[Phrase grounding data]
------------------------------------------------------------

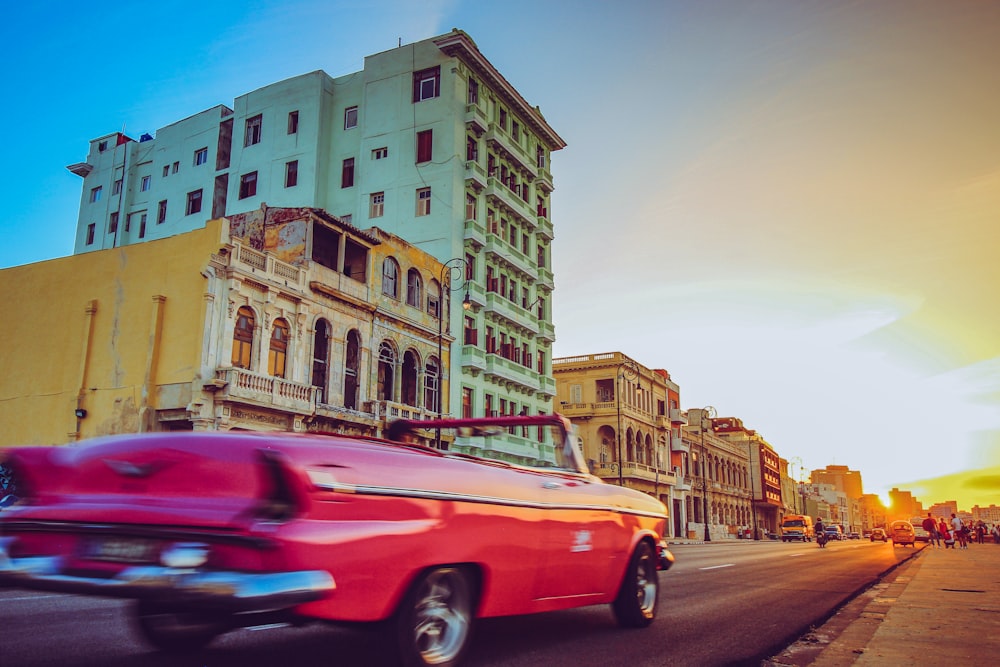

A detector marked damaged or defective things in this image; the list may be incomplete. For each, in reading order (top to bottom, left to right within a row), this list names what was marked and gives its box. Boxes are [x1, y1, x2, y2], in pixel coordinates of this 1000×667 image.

building with peeling paint [64, 30, 564, 460]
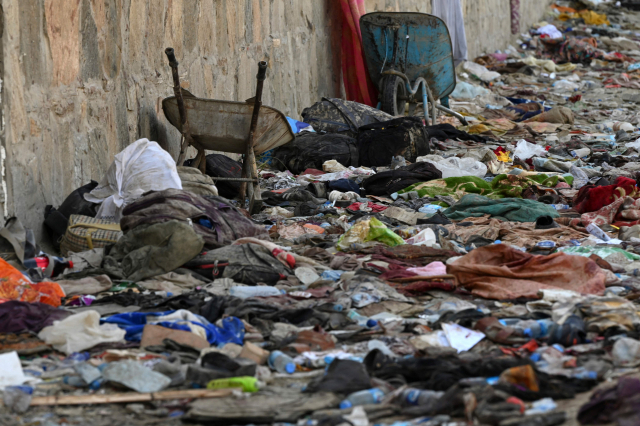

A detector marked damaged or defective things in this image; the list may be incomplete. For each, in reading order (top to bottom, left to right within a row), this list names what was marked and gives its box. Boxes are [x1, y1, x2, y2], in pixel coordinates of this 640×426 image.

rusty wheelbarrow [164, 48, 296, 215]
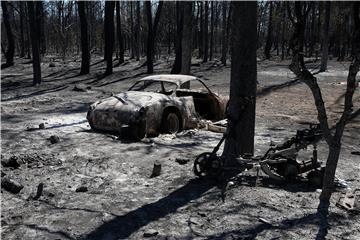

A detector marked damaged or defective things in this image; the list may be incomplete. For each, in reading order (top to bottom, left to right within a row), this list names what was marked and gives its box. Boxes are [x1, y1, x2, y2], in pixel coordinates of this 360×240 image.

burned car [87, 74, 228, 139]
rusted car body [87, 74, 228, 139]
rusted metal scrap [87, 74, 228, 140]
small charred stone [1, 177, 23, 194]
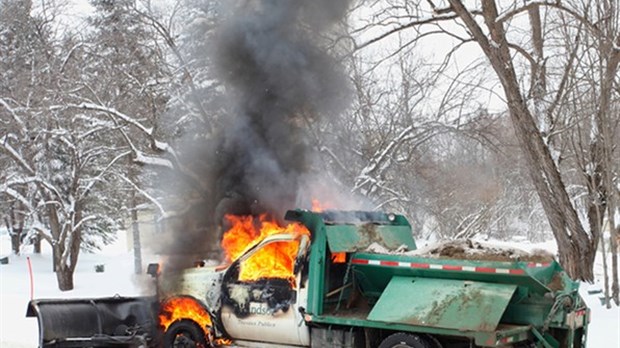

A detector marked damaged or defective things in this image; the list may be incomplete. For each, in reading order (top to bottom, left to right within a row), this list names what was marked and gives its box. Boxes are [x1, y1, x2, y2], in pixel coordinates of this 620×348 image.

rusty metal panel [324, 224, 416, 251]
rusty metal panel [366, 278, 516, 332]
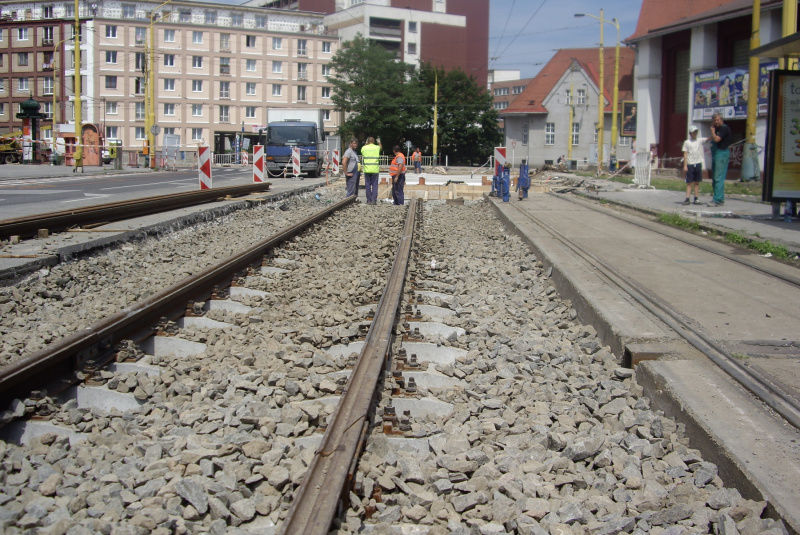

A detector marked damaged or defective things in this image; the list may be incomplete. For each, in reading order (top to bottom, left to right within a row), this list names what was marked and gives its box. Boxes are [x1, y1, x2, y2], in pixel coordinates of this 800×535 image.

rusty rail [0, 183, 274, 240]
rusty rail [0, 196, 354, 406]
rusty rail [278, 198, 418, 535]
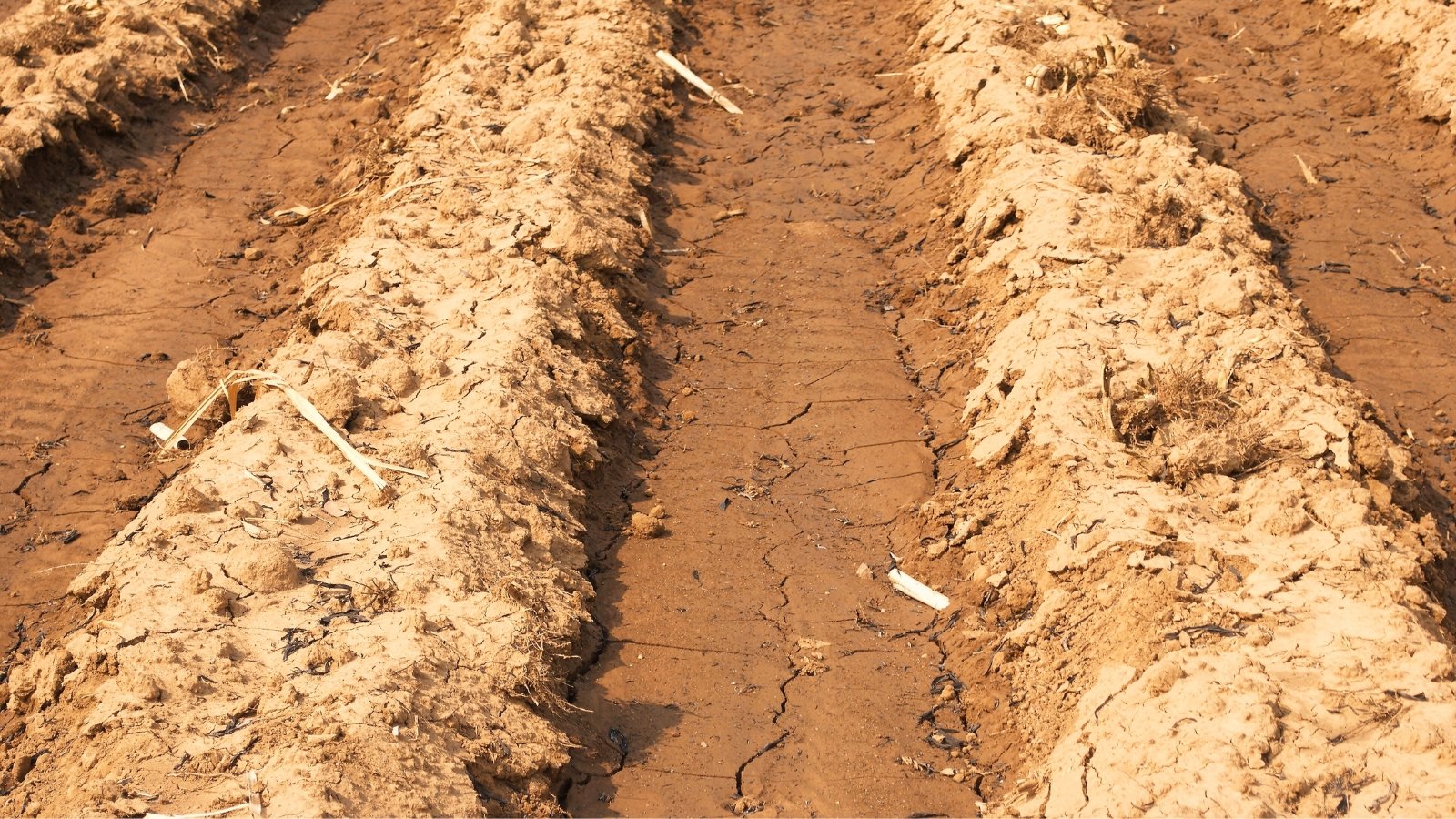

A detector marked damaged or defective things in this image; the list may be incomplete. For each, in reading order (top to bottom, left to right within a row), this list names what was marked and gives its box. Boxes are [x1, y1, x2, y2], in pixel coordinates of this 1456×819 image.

broken straw fragment [655, 48, 739, 114]
broken straw fragment [881, 568, 946, 608]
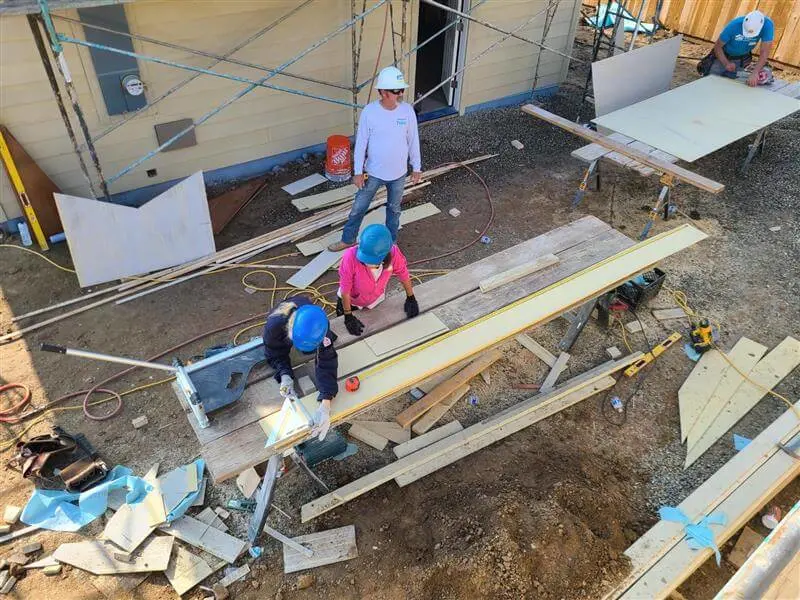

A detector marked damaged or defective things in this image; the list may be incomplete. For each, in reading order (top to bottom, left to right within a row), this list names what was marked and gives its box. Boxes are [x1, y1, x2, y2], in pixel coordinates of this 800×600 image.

broken drywall piece [53, 172, 217, 288]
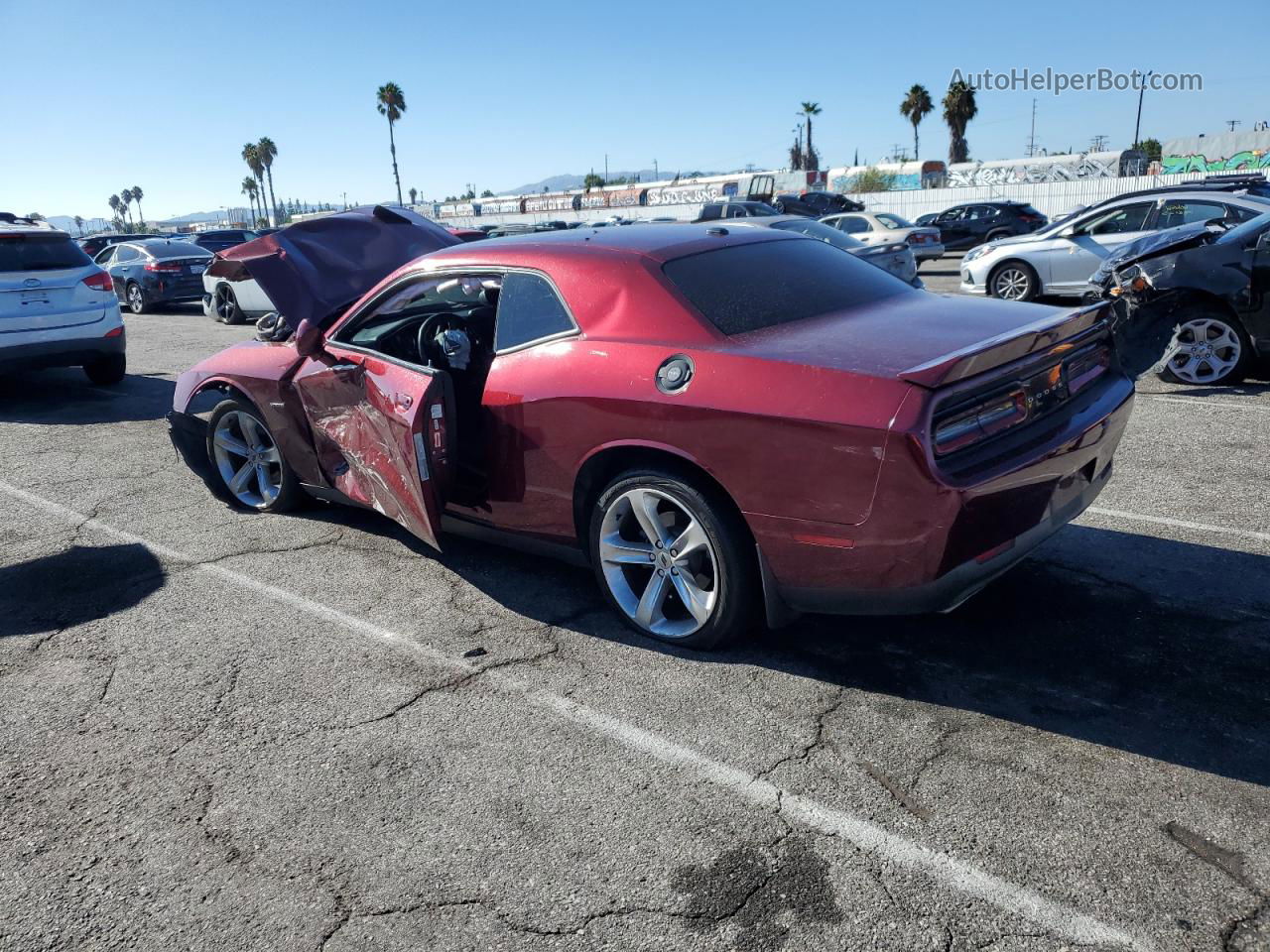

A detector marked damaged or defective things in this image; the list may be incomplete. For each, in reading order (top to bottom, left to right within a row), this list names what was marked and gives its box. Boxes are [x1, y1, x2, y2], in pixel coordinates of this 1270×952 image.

cracked asphalt [0, 292, 1262, 952]
wrecked vehicle [169, 211, 1127, 651]
damaged hyundai elantra [171, 202, 1143, 647]
damaged dodge challenger [171, 206, 1143, 647]
damaged dodge challenger [1080, 210, 1270, 385]
wrecked vehicle [1087, 211, 1270, 383]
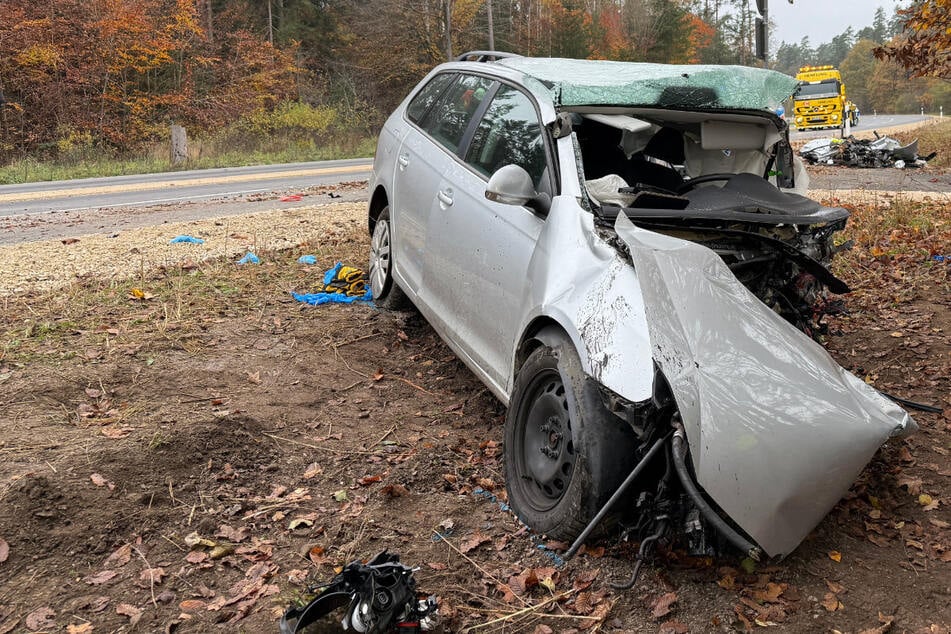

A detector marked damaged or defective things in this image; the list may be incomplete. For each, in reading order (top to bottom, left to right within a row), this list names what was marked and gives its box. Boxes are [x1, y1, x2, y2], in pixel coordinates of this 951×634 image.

damaged roof [494, 57, 800, 111]
shattered windshield [494, 58, 800, 111]
shattered windshield [796, 80, 840, 100]
severely damaged car [364, 54, 916, 564]
crumpled hood [612, 211, 920, 552]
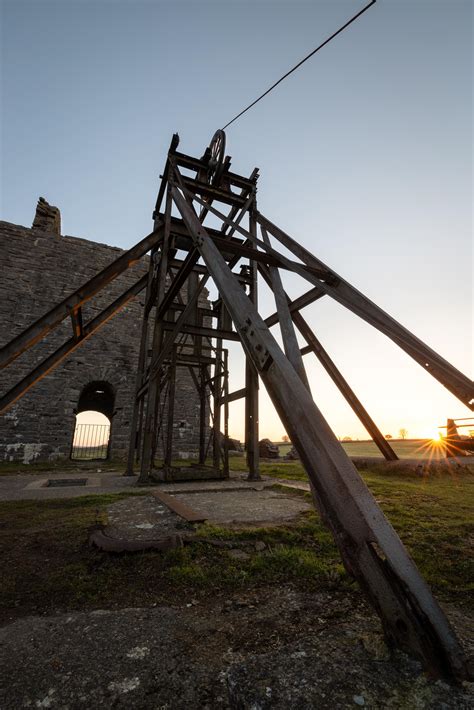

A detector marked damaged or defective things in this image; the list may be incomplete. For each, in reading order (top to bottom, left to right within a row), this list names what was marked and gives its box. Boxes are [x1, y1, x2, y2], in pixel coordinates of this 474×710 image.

rusty metal beam [171, 182, 470, 684]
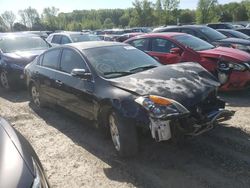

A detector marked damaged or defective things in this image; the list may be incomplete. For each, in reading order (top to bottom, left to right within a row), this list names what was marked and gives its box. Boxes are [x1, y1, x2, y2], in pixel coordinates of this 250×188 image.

bent hood [2, 49, 45, 67]
bent hood [199, 46, 250, 62]
bent hood [110, 62, 220, 108]
damaged front end [135, 92, 234, 142]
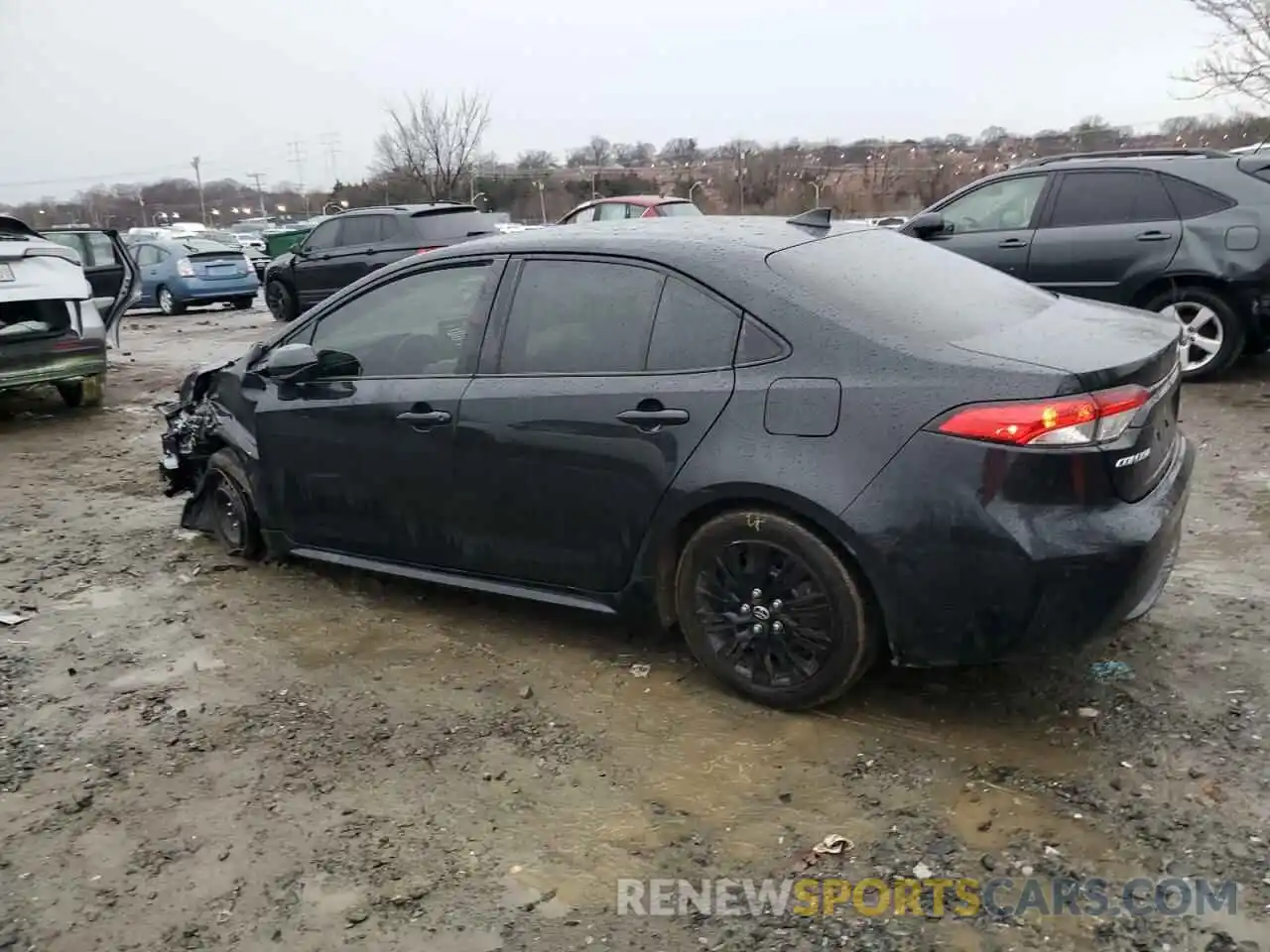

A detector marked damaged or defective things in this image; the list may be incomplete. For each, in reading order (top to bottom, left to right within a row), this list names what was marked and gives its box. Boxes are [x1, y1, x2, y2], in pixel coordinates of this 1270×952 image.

damaged dark gray sedan [156, 214, 1189, 710]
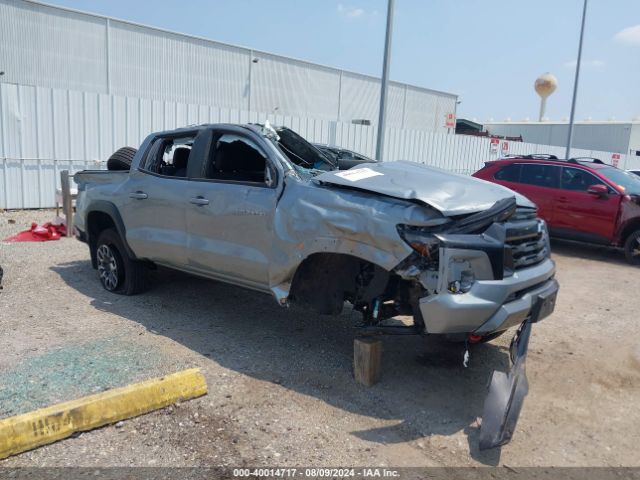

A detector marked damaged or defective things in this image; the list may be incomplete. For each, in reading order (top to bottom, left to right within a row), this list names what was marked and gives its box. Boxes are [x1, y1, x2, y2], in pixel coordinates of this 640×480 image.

shattered windshield [264, 125, 338, 174]
crushed hood [316, 161, 536, 216]
severely damaged truck [72, 123, 556, 450]
detached bumper [418, 258, 556, 334]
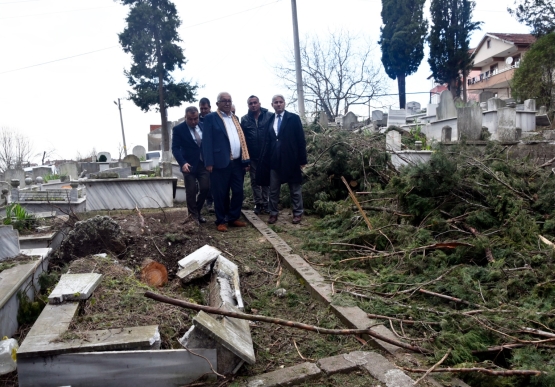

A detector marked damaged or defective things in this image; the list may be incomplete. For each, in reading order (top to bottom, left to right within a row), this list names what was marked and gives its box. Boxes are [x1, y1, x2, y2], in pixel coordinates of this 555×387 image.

------------------------------------------------------------

## Exercise directions
None of the pictures belong in the copy; transcribe the rest of the data exactly.

## Solution to this task
A detector marked damaged or defective things in this image; the list may be incomplete. For each, in reading order (top to bottom, left to right within a row), this list names what was marked and gives its box. Boxes are [x1, y1, x2, y2], in pixel coordinates of this 1000×667 image.

building with peeling paint [64, 30, 564, 460]

A detector marked damaged or defective things in this image; the list may be incomplete. For each, in reading order (top to bottom, left to right within a row), this list names what was marked and gives its box. Boxes are [x1, y1, x2, y2], in pixel coordinates of this 640×426 image.

rusty wheelbarrow [164, 48, 296, 215]

A detector marked damaged or defective things in this image; the list may be incomplete. For each, in reading order (top to bottom, left to right within a row), this list names what was marked and gives its box. Boxes are [x1, y1, x2, y2], in pixel coordinates of this 360×240 image.

burned car [87, 74, 228, 139]
rusted car body [87, 74, 228, 139]
rusted metal scrap [87, 74, 228, 140]
small charred stone [1, 177, 23, 194]

A detector marked damaged or defective things in this image; the list may be incomplete. For each, in reading order (top to bottom, left to right within a row), this list names what was marked and gives its box. Boxes are [x1, y1, x2, y2], in pixel coordinates of this 620×348 image.

rusty metal panel [324, 224, 416, 251]
rusty metal panel [366, 278, 516, 332]

A detector marked damaged or defective things in this image; the list may be incomplete. For each, in reading order (top to bottom, left to right within a row), this list names what was marked and gives its box. Boxes are [x1, y1, x2, y2], in pixel coordinates of this 800×535 image.

rusty rail [0, 183, 274, 240]
rusty rail [0, 196, 354, 406]
rusty rail [278, 198, 418, 535]

A detector marked damaged or defective things in this image; the list may be incomplete. For each, in reading order (top to bottom, left to right within a row), this list names what was marked and gives its box. Boxes are [x1, y1, x2, y2], in pixel coordinates of this 1456×819 image.

broken straw fragment [655, 48, 739, 114]
broken straw fragment [881, 568, 946, 608]

A detector marked damaged or defective things in this image; the list may be incomplete. For each, in reading order (top to bottom, left to right within a row), this list names what was marked and gives its box. Boxes are [x1, y1, x2, y2], in pixel coordinates of this 800×600 image.

broken drywall piece [53, 172, 217, 288]

A detector marked damaged or defective things in this image; the list may be incomplete. For each, in reading order (top to bottom, left to right within a row), this list names what was marked and gives its box. Boxes are [x1, y1, x2, y2], in pixel coordinates of this 1270×952 image.

cracked asphalt [0, 292, 1262, 952]
wrecked vehicle [169, 211, 1127, 651]
damaged hyundai elantra [171, 202, 1143, 647]
damaged dodge challenger [171, 206, 1143, 647]
damaged dodge challenger [1080, 210, 1270, 385]
wrecked vehicle [1087, 211, 1270, 383]

A detector marked damaged or defective things in this image; the list may be incomplete. For each, in reading order (top to bottom, left to right within a row), this list names what was marked and gives its box. Boxes are [x1, y1, x2, y2], in pixel coordinates of this 951×634 image.

damaged roof [494, 57, 800, 111]
shattered windshield [494, 58, 800, 111]
shattered windshield [796, 80, 840, 100]
severely damaged car [364, 54, 916, 564]
crumpled hood [612, 211, 920, 552]

A detector marked damaged or defective things in this image; the list may be incomplete. For each, in reading order (top to bottom, left to right within a row), this list names what was marked and gives its box. Boxes are [x1, y1, x2, y2], in pixel coordinates of this 474×710 image.

rusty metal beam [171, 182, 470, 684]

A detector marked damaged or defective things in this image; the list may be incomplete. For each, in reading order (top to bottom, left to right within a row), this list names what was marked and gives its box. Boxes are [x1, y1, x2, y2], in pixel coordinates of this 250×188 image.

bent hood [2, 49, 45, 67]
bent hood [199, 46, 250, 62]
bent hood [110, 62, 220, 108]
damaged front end [135, 92, 234, 142]

A detector marked damaged or defective things in this image; the list may be incomplete. For each, in reading order (top to bottom, left to right within a row), this list names what was marked and gives its box. Boxes are [x1, y1, x2, y2], in pixel coordinates of this 1270×952 image.

damaged dark gray sedan [156, 214, 1189, 710]

A detector marked damaged or defective things in this image; the list may be incomplete. For each, in reading order (top to bottom, left to right within a row), this list names what was marked and gives its box. Boxes are [x1, y1, x2, y2], in pixel coordinates of this 640×480 image.

shattered windshield [264, 125, 338, 174]
crushed hood [316, 161, 536, 216]
severely damaged truck [72, 123, 556, 450]
detached bumper [418, 258, 556, 334]

A detector marked damaged or defective things in this image; the list may be incomplete. For each, in reading order (top to bottom, left to right within a row), this list names what was marked and gives its box. Boxes are [x1, y1, x2, y2], in pixel coordinates of this 555×387 image.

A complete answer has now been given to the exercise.